These consolidated financial statements should be read only in conjunction
with the accompanying notes to consolidated financial statements.
F-6
<PAGE>
CREDITRISKMONITOR.COM, INC. AND SUBSIDIARIES
NOTES TO CONSOLIDATED FINANCIAL STATEMENTS
December 31, 1999 and 1998
NOTE 1 - SUMMARY OF SIGNIFICANT ACCOUNTING POLICIES
(a) Organization and Description of Business
CreditRiskMonitor.com, Inc. (also referred to as the "Company" and formerly
known as New Generation Foods, Inc.) provides a totally interactive
business-to-business Internet-based service designed specifically for corporate
credit professionals.
(b) Principles of Consolidation
The consolidated financial statements include the accounts of the Company and
its wholly owned subsidiaries, Spicer's International, Inc. and NGF Services,
Inc. All significant intercompany balances and transactions have been eliminated
in consolidation.
(c) Use of Estimates in Preparing Financial Statements
The preparation of financial statements in conformity with generally accepted
accounting principles requires management to make estimates and assumptions.
These estimates and assumptions affect the reported amounts of assets and
liabilities and the disclosure of contingent assets and liabilities at the date
of the financial statements, and the reported amounts of revenues and expenses
during the reporting period. Actual results could differ from those estimates.
(d) Cash Equivalents
The Company considers all highly liquid debt instruments with original
maturities of three months or less to be cash equivalents.
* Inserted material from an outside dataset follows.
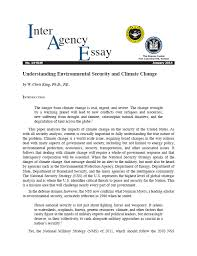 interagency essays arthur d simons center iae 14 01w understanding environmental security and climate change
(e) Property and Equipment
Property and equipment are recorded at cost. Depreciation is provided on the
straight-line method over the estimated useful life of the asset. Capital leases
are recorded at the lower of the fair market value of the asset or the present
value of future minimum lease payments. These leases are amortized on the
straight-line method over their primary term. Estimated useful lives are
generally as follows: fixtures and equipment--3 to 6 years; and capitalized
leases--5 years.
(f) Goodwill
Goodwill resulting from business acquisitions represents the excess of purchase
price over fair value of net assets acquired and is being amortized over 20
years using the straight-line method. The carrying value of goodwill is
evaluated periodically for impairment. Any impairment loss is recognized in the
period when it is determined that the carrying value of the goodwill may not be
recoverable. Accumulated amortization at December 31, 1999 and 1998 was $104,874
and $0, respectively. Amortization expense was $104,874 and $0 for the years
ended December 31, 1999 and 1998, respectively.
F-7
<PAGE>
CREDITRISKMONITOR.COM, INC. AND SUBSIDIARIES
NOTES TO CONSOLIDATED FINANCIAL STATEMENTS
December 31, 1999 and 1998
(Continued)
(g) Income Taxes
The Company provides for deferred income taxes resulting from temporary
differences between financial statement and income tax reporting. Temporary
differences are differences between the amounts of assets and liabilities
reported for financial statement purposes and their tax bases. Deferred tax
liabilities are recognized for temporary differences that will be taxable in
future years' tax returns. Deferred tax assets are recognized for temporary
differences that will be deductible in future years' tax returns and for
operating loss and tax credit carryforwards. Deferred tax assets are reduced by
a valuation allowance if it is deemed more likely than not that some or all of
the deferred tax assets will not be realized.
(h) Revenue Recognition
The Company recognizes revenue as its service is used by its customers. Amounts
billed for subscriptions are credited to unearned subscription income and
reflected in operating revenues as earned over the subscription term, which is
generally one year.
(i) Income (Loss) Per Share
Income (loss) per share is computed under the provisions of Statement of
Financial Accounting Standards ("SFAS") No. 128, Earnings Per Share. Amounts
reported as income (loss) per share for each of the two years in the period
ended December 31, 1999 reflect the income (loss) available to stockholders for
the year divided by the weighted average of common shares outstanding during the
period.
(j) Stock Option Plans
The Company accounts for its stock option plans in accordance with the
provisions of Accounting Principles Board ("APB") Opinion No. 25, Accounting for
Stock Issued to Employees, and related interpretations. As such, compensation
expense would be recorded on the date of grant only if the current market price
of the underlying stock exceeded the exercise price. The Company has elected to
continue to apply the provisions of APB Opinion No. 25 and provide the pro forma
disclosure provisions of SFAS No. 123, Accounting for Stock-Based Compensation.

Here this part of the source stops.